Of 17 subjects who have received at least 2 belamaf doses, 13 have required ≥1 dose reduction, with 7 having 2 dose reductions. Ocular toxicities were the most common treatment-emergent adverse events (TEAEs, n=22 with at least 1 follow-up visit post-belamaf), including keratopathy (100%, Gr 3 9%), blurred vision (91%, Gr 3 0%), decreased visual acuity (91%, Gr 3 41%), dry eye (68%, Gr 3 0%), photophobia and eye pain (32% each, Gr 3 0%). No grade 4 ocular toxicities were noted. Other common TEAEs included thrombocytopenia (45%, Gr 3/4 9%), upper respiratory infection (45%, Gr 3/4 0%), fatigue and leukopenia (36% each, Gr 3/4 0%), neutropenia, flu-like symptoms, and diarrhea (27% each, Gr 3/4 0%), myalgias (23%, Gr 3/4 0%), and increased ALT (23%, Gr 3/4 5%). Ten serious AE’s were seen in 7 subjects, including 1 grade 5 cardiac arrest D+132 post-ASCT in a patient with multiple cardiovascular co-morbidities, unrelated to study treatment. Belamaf had no apparent impact on stem cell collection (median 9.3x106 CD34+/kg in median 2 days) or post-ASCT engraftment (median time to ANC>1000 and platelets>50 of 11 and 15 days, respectively).

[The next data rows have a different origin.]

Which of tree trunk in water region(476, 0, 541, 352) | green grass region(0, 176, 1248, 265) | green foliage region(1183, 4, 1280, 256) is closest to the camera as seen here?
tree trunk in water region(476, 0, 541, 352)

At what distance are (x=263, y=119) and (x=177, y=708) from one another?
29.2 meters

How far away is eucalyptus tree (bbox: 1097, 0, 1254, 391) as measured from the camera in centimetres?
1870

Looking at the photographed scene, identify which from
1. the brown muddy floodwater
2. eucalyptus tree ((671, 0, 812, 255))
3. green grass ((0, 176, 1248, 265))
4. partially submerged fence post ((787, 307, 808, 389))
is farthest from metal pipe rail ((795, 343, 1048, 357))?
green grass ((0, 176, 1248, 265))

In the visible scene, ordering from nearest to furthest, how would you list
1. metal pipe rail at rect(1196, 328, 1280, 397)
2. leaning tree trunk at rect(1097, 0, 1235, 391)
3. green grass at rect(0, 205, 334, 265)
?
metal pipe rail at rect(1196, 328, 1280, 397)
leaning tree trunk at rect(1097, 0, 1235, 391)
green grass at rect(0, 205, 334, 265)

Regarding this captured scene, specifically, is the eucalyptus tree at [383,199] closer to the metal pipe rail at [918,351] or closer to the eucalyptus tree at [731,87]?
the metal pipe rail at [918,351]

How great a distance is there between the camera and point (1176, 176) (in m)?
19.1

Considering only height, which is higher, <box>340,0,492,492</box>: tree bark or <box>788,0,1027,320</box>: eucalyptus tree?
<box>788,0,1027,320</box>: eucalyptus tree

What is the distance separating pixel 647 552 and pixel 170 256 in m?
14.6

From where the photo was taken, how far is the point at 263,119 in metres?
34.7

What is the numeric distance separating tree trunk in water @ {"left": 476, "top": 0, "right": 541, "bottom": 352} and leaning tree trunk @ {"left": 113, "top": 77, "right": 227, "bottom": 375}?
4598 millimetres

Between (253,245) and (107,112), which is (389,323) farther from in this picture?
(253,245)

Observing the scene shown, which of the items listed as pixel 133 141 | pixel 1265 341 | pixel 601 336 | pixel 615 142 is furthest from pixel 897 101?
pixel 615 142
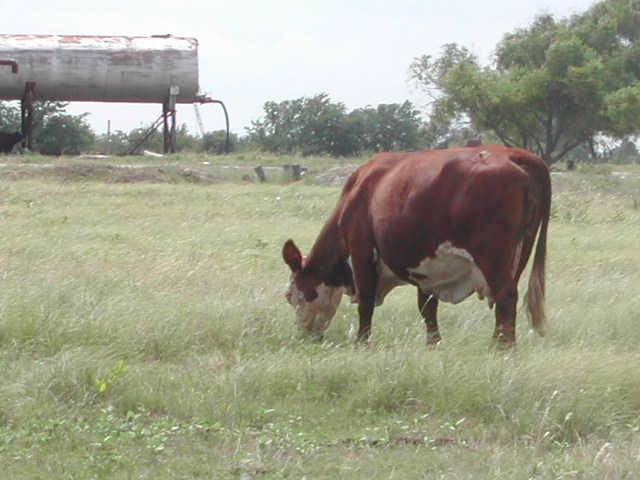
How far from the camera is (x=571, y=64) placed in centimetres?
3981

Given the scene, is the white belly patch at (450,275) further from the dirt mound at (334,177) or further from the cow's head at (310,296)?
the dirt mound at (334,177)

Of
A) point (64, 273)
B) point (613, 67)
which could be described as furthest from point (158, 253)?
point (613, 67)

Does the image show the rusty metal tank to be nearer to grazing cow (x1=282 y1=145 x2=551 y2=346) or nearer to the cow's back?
grazing cow (x1=282 y1=145 x2=551 y2=346)

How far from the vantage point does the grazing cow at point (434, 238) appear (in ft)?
25.8

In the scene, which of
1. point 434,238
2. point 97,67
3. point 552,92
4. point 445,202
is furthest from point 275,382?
Answer: point 552,92

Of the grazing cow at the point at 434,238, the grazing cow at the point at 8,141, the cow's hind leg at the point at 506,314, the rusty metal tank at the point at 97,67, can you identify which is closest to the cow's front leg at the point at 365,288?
the grazing cow at the point at 434,238

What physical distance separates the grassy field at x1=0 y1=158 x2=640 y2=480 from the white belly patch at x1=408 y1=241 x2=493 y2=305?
0.33 metres

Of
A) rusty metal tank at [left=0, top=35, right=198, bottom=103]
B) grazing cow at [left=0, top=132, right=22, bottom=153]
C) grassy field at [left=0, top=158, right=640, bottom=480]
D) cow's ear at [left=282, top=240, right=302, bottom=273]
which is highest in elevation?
rusty metal tank at [left=0, top=35, right=198, bottom=103]

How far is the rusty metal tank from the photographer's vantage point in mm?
36438

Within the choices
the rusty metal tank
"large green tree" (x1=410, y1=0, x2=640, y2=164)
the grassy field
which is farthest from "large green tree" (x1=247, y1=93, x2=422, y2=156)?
the grassy field

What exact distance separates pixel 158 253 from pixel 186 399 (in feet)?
19.7

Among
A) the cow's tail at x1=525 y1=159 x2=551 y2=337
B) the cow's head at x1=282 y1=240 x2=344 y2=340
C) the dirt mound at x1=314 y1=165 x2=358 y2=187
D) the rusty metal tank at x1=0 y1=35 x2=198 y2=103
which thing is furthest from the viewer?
the rusty metal tank at x1=0 y1=35 x2=198 y2=103

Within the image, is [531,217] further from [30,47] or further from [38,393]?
[30,47]

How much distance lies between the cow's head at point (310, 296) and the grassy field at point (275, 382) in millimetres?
159
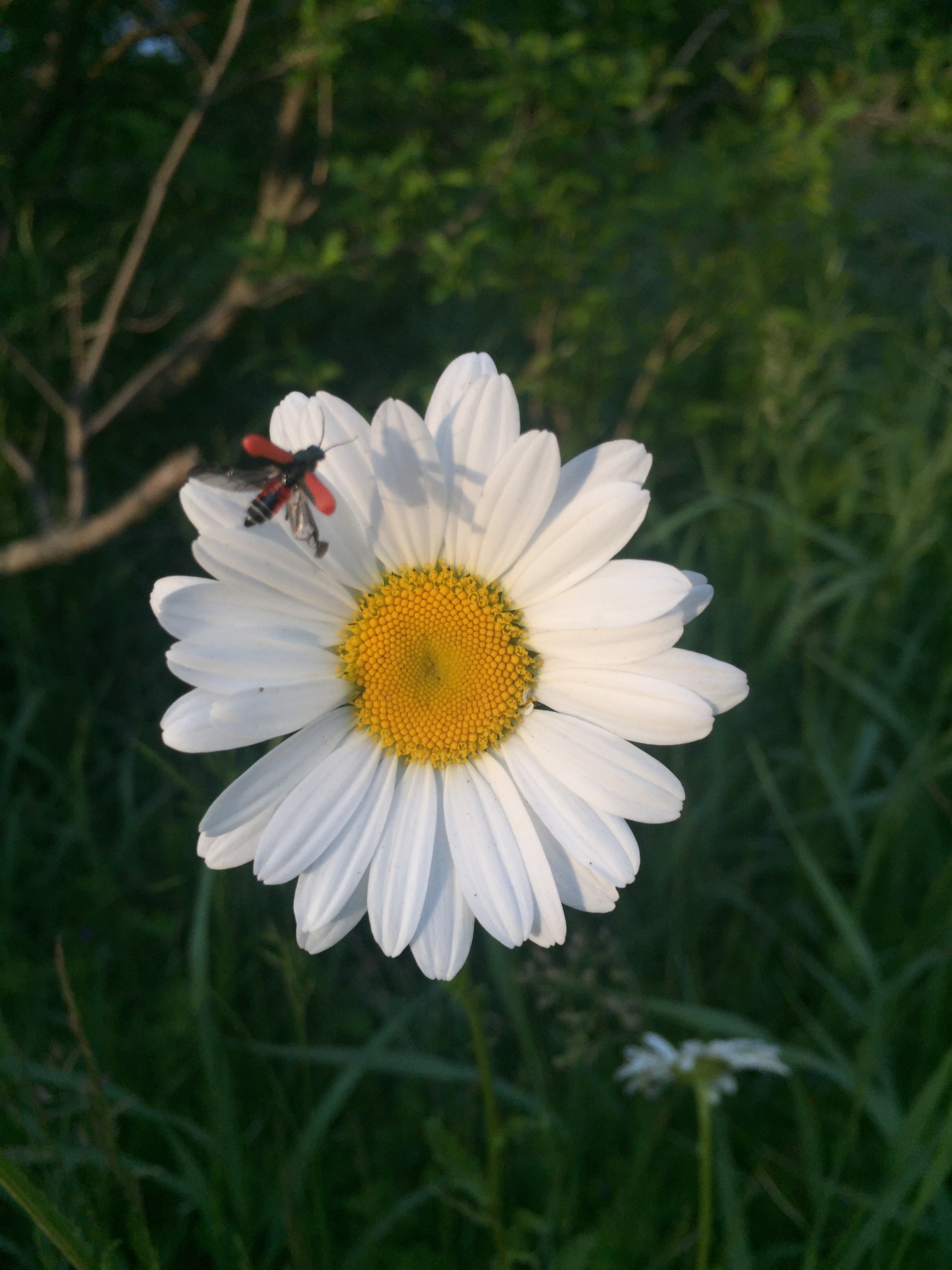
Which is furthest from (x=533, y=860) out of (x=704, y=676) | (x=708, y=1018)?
(x=708, y=1018)

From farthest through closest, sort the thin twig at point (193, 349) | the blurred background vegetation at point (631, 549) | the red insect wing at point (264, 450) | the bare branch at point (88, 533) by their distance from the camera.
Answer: the thin twig at point (193, 349), the bare branch at point (88, 533), the blurred background vegetation at point (631, 549), the red insect wing at point (264, 450)

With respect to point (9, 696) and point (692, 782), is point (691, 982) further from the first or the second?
point (9, 696)

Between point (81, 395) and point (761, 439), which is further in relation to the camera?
point (761, 439)

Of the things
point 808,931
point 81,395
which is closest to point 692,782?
point 808,931

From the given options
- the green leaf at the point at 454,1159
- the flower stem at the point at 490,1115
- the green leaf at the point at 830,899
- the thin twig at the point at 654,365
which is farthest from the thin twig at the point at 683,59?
the green leaf at the point at 454,1159

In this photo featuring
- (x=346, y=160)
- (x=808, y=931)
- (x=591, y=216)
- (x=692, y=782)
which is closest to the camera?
(x=808, y=931)

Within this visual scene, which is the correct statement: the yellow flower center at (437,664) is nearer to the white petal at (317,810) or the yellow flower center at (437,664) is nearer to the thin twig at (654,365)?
the white petal at (317,810)

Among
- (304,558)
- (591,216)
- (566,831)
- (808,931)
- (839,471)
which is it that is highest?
(591,216)
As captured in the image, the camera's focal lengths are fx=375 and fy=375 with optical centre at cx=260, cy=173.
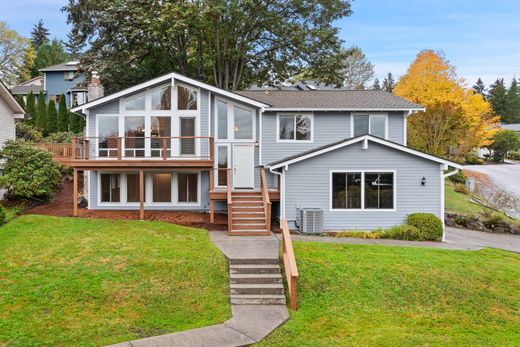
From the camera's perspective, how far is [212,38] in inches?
1135

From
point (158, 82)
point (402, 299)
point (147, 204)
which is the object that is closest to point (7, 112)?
point (158, 82)

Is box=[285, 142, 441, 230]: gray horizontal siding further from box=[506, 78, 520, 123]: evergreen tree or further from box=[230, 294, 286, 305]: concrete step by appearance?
box=[506, 78, 520, 123]: evergreen tree

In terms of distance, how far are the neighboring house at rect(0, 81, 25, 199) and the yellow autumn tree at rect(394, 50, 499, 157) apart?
25651 millimetres

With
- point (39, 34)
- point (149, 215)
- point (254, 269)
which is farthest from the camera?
point (39, 34)

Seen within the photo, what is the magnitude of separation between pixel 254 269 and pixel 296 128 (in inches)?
357

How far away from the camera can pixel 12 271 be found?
9.47 meters

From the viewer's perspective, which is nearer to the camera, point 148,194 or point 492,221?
point 148,194

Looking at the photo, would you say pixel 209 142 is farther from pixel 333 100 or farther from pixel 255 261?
pixel 255 261

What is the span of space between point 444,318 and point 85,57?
27214mm

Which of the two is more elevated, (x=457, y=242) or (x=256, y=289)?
(x=457, y=242)

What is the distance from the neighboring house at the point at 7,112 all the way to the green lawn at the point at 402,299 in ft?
58.0

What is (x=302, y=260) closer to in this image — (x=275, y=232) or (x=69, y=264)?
(x=275, y=232)

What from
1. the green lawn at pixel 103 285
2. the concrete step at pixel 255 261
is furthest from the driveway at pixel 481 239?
the green lawn at pixel 103 285

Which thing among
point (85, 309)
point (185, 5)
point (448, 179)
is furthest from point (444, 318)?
point (448, 179)
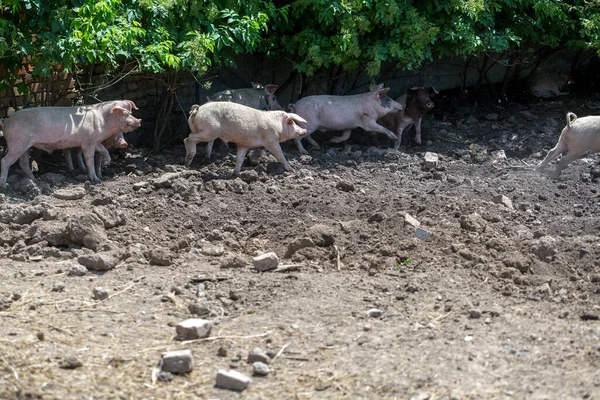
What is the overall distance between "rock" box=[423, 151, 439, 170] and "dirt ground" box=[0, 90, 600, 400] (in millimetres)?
57

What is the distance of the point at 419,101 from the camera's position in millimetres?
12781

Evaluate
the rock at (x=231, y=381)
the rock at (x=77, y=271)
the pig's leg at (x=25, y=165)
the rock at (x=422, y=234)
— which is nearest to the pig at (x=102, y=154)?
the pig's leg at (x=25, y=165)

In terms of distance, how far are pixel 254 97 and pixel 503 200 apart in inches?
171

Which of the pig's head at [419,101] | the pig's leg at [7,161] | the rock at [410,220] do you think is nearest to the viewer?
the rock at [410,220]

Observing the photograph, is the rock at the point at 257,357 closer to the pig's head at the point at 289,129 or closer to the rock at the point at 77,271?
the rock at the point at 77,271

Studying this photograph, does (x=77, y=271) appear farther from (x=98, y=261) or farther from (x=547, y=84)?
(x=547, y=84)

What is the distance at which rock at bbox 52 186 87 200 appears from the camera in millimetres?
8969

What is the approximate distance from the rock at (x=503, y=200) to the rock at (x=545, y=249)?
1327 millimetres

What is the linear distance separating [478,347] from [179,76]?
6957 millimetres

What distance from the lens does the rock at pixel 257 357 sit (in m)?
5.42

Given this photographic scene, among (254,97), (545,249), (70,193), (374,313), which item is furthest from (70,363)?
(254,97)

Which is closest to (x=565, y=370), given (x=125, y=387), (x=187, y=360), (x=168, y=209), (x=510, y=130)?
(x=187, y=360)

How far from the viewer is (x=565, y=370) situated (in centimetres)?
530

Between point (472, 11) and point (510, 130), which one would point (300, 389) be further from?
point (510, 130)
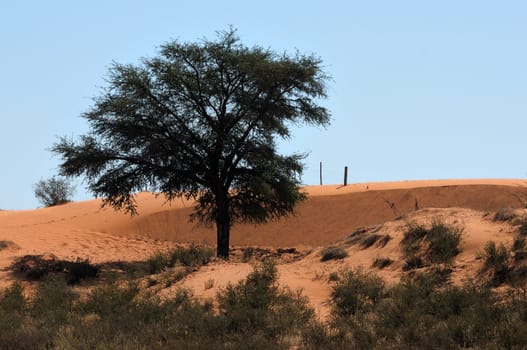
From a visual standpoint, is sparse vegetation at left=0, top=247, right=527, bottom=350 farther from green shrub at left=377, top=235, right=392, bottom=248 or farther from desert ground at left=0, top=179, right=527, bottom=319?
desert ground at left=0, top=179, right=527, bottom=319

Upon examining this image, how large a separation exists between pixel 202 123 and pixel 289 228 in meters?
13.1

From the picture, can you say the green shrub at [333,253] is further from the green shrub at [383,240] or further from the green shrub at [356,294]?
the green shrub at [356,294]

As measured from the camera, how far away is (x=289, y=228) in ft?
121

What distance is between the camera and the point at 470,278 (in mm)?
14406

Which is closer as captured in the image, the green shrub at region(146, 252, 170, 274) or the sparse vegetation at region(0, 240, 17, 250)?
the green shrub at region(146, 252, 170, 274)

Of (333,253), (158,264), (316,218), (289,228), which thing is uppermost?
(316,218)

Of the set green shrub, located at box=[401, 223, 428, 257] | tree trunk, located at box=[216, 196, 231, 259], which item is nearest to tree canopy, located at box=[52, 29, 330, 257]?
tree trunk, located at box=[216, 196, 231, 259]

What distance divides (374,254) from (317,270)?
165cm

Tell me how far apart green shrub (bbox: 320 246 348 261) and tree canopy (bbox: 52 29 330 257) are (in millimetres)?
5069

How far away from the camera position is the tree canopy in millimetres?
24359

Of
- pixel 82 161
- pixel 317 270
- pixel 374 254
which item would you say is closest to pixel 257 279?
pixel 317 270

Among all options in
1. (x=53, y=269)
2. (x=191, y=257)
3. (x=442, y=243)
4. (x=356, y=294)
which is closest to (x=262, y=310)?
(x=356, y=294)

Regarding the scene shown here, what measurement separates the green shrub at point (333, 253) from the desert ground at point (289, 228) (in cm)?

Seventeen subjects have reached the D+90 response assessment; all were able to start len maintenance, with 3 requiring dose reductions and none requiring len discontinuation. Best responses to date in these subjects are VGPR in 24% and sCR in 76%. At D+90, 14 were MRD-evaluable (2 had no baseline clone identified, 1 refused BM biopsy), with 9 (64%) MRD-neg at 10-5 and 8 (57%) at 10-6. At 12 months post-ASCT, 12 are MRD-evaluable (2 not yet at M12, 1 no baseline clone, 1 expired, 1 progressed), with 10 (83%) MRD-neg at 10-5 and 8 (67%) at 10-6. With median follow-up of 15.5 months (range 0.5 – 36), 1 patient has progressed at D+187, with 1-year PFS and OS estimates of 87% and 93%, respectively.
Conclusions: In newly-diagnosed MM patients with <CR after induction, belamaf every 3 months in conjunction with ASCT and len maintenance appears feasible (at 1.9 mg/kg starting dose), with expected reversible ocular toxicities, and so far has promising rates of sCR, MRD-negativity, and PFS. Accrual and follow-up are ongoing.